#### [DIRECTIVE]
Repeat the records word for word, starting at their very first line and ending at the line containing "from closest to furthest by camera proximity?". Include both of those lines.

#### [RECORDS FOR THE TASK]
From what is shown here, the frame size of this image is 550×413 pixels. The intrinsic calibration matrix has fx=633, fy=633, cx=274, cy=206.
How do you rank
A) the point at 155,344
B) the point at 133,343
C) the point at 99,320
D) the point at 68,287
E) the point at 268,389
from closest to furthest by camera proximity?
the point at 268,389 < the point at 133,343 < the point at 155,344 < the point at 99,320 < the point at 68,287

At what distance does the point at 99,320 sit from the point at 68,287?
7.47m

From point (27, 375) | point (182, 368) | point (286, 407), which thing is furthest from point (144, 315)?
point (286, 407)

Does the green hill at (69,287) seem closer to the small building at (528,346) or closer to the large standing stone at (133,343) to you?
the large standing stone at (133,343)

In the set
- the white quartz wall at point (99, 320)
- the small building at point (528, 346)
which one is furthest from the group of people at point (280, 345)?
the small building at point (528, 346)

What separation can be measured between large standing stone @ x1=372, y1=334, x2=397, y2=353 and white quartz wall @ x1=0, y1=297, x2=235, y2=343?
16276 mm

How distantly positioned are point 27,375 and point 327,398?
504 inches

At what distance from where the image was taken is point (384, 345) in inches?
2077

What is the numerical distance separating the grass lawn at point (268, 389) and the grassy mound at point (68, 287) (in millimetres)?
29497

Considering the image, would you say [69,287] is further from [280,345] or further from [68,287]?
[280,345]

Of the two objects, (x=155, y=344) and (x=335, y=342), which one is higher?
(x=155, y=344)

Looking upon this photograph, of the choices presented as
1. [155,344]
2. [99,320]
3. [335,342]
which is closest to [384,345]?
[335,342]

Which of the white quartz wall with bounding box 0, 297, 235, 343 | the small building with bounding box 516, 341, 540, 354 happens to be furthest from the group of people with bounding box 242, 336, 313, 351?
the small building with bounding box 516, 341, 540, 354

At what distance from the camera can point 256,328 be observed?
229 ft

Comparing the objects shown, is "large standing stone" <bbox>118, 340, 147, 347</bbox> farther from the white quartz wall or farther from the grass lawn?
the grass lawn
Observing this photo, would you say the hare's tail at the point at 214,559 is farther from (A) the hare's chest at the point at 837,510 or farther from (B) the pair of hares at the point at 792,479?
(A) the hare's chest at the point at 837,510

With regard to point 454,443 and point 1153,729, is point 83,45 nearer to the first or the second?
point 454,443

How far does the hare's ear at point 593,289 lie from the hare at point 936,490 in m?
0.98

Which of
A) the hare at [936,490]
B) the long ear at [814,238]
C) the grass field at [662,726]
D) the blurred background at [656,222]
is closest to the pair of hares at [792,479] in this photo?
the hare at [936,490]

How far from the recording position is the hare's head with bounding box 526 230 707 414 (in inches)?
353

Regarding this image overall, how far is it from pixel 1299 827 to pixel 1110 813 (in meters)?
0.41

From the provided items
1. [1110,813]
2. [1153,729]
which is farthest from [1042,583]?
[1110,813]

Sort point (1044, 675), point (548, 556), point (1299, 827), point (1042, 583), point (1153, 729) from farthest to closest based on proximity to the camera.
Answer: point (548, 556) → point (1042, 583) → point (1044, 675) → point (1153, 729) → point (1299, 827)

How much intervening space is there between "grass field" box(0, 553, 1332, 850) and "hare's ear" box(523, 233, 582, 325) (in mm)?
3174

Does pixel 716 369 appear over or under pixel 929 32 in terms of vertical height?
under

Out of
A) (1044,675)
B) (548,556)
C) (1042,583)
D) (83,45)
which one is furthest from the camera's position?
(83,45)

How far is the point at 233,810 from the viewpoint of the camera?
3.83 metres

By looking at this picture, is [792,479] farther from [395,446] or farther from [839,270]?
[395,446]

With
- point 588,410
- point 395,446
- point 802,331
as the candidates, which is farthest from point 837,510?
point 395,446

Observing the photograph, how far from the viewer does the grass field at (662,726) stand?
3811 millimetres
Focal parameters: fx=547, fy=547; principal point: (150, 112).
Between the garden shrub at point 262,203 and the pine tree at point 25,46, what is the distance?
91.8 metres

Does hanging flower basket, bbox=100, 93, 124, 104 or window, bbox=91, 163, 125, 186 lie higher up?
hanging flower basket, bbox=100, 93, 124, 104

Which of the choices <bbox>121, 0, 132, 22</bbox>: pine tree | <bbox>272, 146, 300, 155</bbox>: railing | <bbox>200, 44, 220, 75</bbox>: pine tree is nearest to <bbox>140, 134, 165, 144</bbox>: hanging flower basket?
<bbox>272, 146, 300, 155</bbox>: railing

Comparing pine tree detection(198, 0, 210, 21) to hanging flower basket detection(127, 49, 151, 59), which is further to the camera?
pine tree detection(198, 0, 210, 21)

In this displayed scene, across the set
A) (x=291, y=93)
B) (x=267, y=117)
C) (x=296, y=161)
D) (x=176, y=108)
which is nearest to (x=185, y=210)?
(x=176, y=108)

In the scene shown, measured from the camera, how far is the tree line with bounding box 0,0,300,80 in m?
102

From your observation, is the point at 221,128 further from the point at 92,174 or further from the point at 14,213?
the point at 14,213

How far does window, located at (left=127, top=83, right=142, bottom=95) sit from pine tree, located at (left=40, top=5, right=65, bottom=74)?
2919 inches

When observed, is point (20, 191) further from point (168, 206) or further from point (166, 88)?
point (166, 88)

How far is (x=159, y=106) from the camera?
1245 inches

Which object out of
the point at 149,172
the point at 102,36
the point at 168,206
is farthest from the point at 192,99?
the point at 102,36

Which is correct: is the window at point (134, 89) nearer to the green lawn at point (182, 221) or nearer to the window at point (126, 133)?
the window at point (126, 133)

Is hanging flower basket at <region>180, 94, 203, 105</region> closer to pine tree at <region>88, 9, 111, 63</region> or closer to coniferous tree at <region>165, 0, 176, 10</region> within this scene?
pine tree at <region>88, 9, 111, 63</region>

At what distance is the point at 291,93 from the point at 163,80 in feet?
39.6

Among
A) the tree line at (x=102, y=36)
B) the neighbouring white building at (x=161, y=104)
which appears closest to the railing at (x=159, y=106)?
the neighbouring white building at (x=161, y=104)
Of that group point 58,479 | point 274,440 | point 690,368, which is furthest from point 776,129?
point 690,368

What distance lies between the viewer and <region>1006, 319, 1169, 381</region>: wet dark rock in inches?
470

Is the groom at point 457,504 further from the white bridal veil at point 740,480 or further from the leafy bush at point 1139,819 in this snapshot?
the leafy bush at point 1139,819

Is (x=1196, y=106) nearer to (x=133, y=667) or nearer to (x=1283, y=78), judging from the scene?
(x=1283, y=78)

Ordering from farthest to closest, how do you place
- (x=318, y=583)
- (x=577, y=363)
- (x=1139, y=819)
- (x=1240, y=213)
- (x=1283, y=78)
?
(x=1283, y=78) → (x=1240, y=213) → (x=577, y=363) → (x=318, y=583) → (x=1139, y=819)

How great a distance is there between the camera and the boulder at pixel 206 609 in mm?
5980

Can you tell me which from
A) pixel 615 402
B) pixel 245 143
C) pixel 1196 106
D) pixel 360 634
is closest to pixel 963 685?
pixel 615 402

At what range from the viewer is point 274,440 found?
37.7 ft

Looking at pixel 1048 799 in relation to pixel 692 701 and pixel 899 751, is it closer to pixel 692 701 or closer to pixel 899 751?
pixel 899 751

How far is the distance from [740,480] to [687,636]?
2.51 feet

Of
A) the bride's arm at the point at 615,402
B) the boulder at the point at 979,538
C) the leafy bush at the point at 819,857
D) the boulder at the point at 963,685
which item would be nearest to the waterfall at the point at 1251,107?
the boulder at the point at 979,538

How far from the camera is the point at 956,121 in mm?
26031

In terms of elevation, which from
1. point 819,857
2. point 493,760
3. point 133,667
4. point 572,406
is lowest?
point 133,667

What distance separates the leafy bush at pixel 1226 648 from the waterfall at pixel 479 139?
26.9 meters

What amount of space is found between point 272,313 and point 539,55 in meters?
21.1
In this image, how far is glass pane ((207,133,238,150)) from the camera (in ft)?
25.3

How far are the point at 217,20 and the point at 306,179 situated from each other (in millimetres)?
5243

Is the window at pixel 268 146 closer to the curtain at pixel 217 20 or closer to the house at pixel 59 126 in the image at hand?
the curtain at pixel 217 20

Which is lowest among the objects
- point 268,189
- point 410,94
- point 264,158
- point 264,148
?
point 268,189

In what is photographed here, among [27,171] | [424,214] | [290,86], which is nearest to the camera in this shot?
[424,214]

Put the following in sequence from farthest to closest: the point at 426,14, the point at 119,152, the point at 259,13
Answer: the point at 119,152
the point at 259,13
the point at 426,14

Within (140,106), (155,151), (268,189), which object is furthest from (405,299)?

#### [WORKED ANSWER]
From what is shown here, the frame size of this image is 550×413 pixels. The intrinsic calibration matrix has fx=633, fy=633, cx=274, cy=206.
How do you rank
A) the point at 155,344
B) the point at 133,343
C) the point at 99,320
D) the point at 68,287
E) the point at 268,389
from closest to furthest by camera proximity?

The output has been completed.